• [PARTS OF THE EXERCISE]
[a] Write out the passage of the article on asthma medication for children starting at "A leading paediatrician" and ending at "at Sydney University.".
[b] Extend the article on asthma medication for children beyond its last sentence.

• [PROVIDED TEXT]
*-*-*
A leading paediatrician has warned.
Children with asthma are being prescribed a mix of medication that has the potential to be life threatening, warns Peter van Asperen, professor of paediatric respiratory medicine at Sydney University.
Mr Asperen told The Sydney Morning Herald that GPs are “over-prescribing the combination of inhaled corticosteroid (a preventor) and long acting beta-agonist (a reliever) to asthmatic children.”
This is “unnecessarily” risking their lives, he warned.
“The evidence for the benefits of the combination therapy are limited. Also, a downside is you lose the effectiveness of short-acting beta-agonists (such as Ventolin). If you lose the effectiveness, then you may be at risk of more flare ups, which could potentially lead to death,” Mr Asperen continued.
He said that GPs shouldn’t be prescribing these combinations of medications as a “first-line” preventer for children with asthma.
This combination should be reserved as an option for “step-up” treatment in children with severe symptoms who don’t respond to “simpler” medication.
*-*-*
• [EXCERPTED DATA]
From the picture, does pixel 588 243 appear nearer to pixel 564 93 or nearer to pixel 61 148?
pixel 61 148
*-*-*
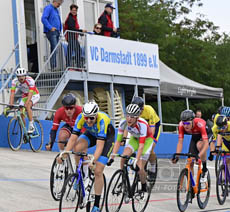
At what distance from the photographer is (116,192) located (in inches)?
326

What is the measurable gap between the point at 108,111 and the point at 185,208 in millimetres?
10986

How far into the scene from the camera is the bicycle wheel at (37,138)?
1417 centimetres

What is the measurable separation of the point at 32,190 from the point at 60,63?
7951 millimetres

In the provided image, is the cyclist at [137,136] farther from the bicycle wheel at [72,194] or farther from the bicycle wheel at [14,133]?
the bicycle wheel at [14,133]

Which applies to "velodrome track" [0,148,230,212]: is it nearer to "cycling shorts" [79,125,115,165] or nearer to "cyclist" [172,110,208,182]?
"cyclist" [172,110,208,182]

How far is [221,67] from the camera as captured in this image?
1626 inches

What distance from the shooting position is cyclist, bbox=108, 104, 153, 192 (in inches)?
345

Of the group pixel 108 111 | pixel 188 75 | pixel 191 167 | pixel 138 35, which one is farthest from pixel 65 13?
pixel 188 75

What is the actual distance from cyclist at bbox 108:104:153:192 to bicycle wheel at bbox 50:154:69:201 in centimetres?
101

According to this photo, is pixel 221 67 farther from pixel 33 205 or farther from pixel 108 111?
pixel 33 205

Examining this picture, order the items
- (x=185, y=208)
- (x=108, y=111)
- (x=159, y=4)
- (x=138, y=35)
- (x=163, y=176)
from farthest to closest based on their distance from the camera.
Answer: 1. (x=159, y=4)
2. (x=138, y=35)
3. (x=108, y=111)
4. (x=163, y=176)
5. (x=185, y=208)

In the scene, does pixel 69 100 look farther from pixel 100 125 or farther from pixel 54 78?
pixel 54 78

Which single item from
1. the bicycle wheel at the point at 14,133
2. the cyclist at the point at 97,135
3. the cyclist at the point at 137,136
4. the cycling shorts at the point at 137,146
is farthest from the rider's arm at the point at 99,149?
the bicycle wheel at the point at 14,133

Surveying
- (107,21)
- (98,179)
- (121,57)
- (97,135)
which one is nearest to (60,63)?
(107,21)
*-*-*
• [WRITTEN RESPONSES]
[a]
A leading paediatrician has warned.
Children with asthma are being prescribed a mix of medication that has the potential to be life threatening, warns Peter van Asperen, professor of paediatric respiratory medicine at Sydney University.

[b]
Mr Asperen explained that GPs are failing to meet the guidelines set up the National Asthma Council Australia's Australian Asthma Handbook – which states for children five and under LABAs should not be used.
"They are only suitable for a sub-population of patients. There has been a recent increase in deaths, the cause of which is not clear,” he said.
20 children up to 17 years of age in NSW suffered fatal asthma attacks between 2004 and 2013, states the NSW Child Death Review Team annual report 2013 which was released last October.
Yet what is more alarming is the report shows a recent spike, with half of the 20 death occurring in the last two years.
Mr Asperen said parents were also increasing the risk of death by doing the following:
- Not using asthma medications as recommended.
- Not actively seeking out specialists.
- Not following asthma action and management plans.
"The records of nine children who died indicated that asthma medications were not being used as recommended - intermittent preventer use in eight cases, irregular reliever use in one case," he said.
Disclaimer: If you have any concerns about your child's health, please consult your local GP for further information.